OGDEN -- More than 500 high school students in Ogden and Weber school districts are getting hands-on experience in more than six fields of engineering and getting college credit while they do it.
They build battling robots, draw complex architectural designs, create bridges from small pieces of wood and design airplane wings -- and that's just this week.
Project Lead the Way is a national program that gives junior high and high school students hands-on engineering experience so they will be better prepared for college.
Both districts partner with Weber State University and Utah State University so students earn college credit for each class they complete.
Glenn Prisk directs the program for Weber School District at the Two Rivers High School, the district's alternative high school on West 12th Street.
Students from nine junior high schools are bused there each morning, with students from four high schools working there in the afternoon. The program is run under the district's magnet high school program.
Prisk said Project Lead the Way is perfect for students who want practical applications for what they learn.
"These students want to do something. They don't want to sit in class and wait for things to come to them," Prisk said.
The program puts math, physics, computer skills, writing and even presentation skills to good use, he said.
Teachers must be certified and attend what Prisk calls a "boot camp" to pass the various categories of the engineering program.
The six areas taught are: principles of engineering, introduction to engineering design, digital electronics, computer-integrated manufacturing, civil engineering and architecture, and engineering design and development.

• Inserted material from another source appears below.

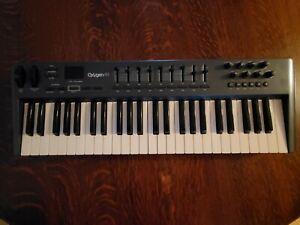 M-Audio Oxygen 49 3rd Generation Midi Controller Keyboard 49-Key USB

Ogden and Ben Lomond high schools in the Ogden School District also run the program, and students can go back and forth between the two schools to complete classes, said program adviser Roger Snow.
Prisk and Snow are impressed with the students and the things they are learning.
"Walking into a college class can be overwhelming and they can get swallowed up pretty easy," Prisk said.
"These students are already getting that rigor here, and so when they go to college, they will be ready," he said as he walked through the classrooms with 3-D printers, power tools, huge drafting centers, robotics equipment and high-tech computers.
"I just love the hands-on stuff," said Fremont High School sophomore Taylor Nelson, who entered the program last year.
He said he likes that he's getting ahead and earning college credit so he can graduate from high school with an associate degree.
The program requires partnerships with local businesses, which often offer internships to seniors and also help on their capstone project -- a huge senior project in which students devise complex architectural designs, Snow said.
"Students are getting an opportunity to develop skills to open-ended complex problems and using real problem-solving skills," he said.
Prisk is also excited to see girls in the program.
Elizabeth Radcliffe, who wants to be a manufacturing engineer, was a little nervous about the program when she was in ninth grade. Now a junior, she feels at home in a technical environment.
"These people are my friends," she said, pointing to a room full of students from several schools in Weber School District.
She likes that students can come in and out of the program at any time, and if only one class suits them, it's OK.
"Kids nowadays want accountability, and that's what this program gives them," Prisk said.
Snow agrees, saying, "It's all about rigor and relevance, reason and why -- and that's what these kids want."